6. The method as claimed in claim 5, wherein the iron salt is selected from a group consisting of ferric nitrate, ferric chloride, ferric sulfate, ferric acetate; the cobalt salt is selected from a group consisting of cobalt nitrate, cobalt chloride, cobalt sulfate, cobalt acetate; and the nickel salt is selected from a group consisting of nickel nitrate, nickel chloride, nickel sulfate, nickel acetate.

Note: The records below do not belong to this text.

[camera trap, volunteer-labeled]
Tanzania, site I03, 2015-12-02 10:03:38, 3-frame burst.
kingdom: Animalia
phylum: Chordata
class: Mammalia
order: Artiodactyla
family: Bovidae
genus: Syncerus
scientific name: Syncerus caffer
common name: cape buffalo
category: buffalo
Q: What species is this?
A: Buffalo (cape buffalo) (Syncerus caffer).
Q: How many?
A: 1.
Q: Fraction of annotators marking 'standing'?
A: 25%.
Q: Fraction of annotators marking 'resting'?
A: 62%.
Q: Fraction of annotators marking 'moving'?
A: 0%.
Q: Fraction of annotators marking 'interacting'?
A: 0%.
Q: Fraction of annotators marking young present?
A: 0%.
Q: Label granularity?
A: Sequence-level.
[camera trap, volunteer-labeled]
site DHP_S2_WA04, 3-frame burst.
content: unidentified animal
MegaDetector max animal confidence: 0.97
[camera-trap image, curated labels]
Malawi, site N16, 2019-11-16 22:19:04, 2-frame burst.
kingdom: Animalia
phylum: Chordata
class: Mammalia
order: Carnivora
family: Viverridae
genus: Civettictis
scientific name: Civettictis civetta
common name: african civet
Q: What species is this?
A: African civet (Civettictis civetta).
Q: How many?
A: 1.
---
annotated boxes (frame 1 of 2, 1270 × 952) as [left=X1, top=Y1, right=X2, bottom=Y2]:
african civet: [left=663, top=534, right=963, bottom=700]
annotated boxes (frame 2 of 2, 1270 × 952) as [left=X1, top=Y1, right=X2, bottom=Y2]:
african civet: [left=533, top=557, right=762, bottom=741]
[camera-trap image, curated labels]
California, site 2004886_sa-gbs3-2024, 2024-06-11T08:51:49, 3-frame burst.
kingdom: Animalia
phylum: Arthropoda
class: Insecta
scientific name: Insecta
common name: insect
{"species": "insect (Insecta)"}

7. The method as claimed in claim 3, wherein the lanthanum salt for forming lanthanum doping composite is selected from the group consisting of lanthanum nitrate, lanthanum carbonate, and lanthanum acetate; and the salt for forming enhanced catalytic composite is molybdate.

8. The method as claimed in claim 6, wherein a molar ratio of iron:cobalt is 0.1-1.0:0.1-1.0 in the complex composite comprising iron salt and cobalt salt; a molar ratio of cobalt:nickel is 0.1-1.0:0.1-1.0 in the complex composite comprising cobalt salt and nickel salt; a molar ratio of iron:nickel is 0.1-1.0:0.1-1.0 in the complex composite comprising iron salt and nickel salt; and a molar ratio of iron:cobalt:nickel is 0.1-1.0:0.1-1.0:0.1-1.0 in the complex composite comprising iron salt, cobalt salt and nickel salt.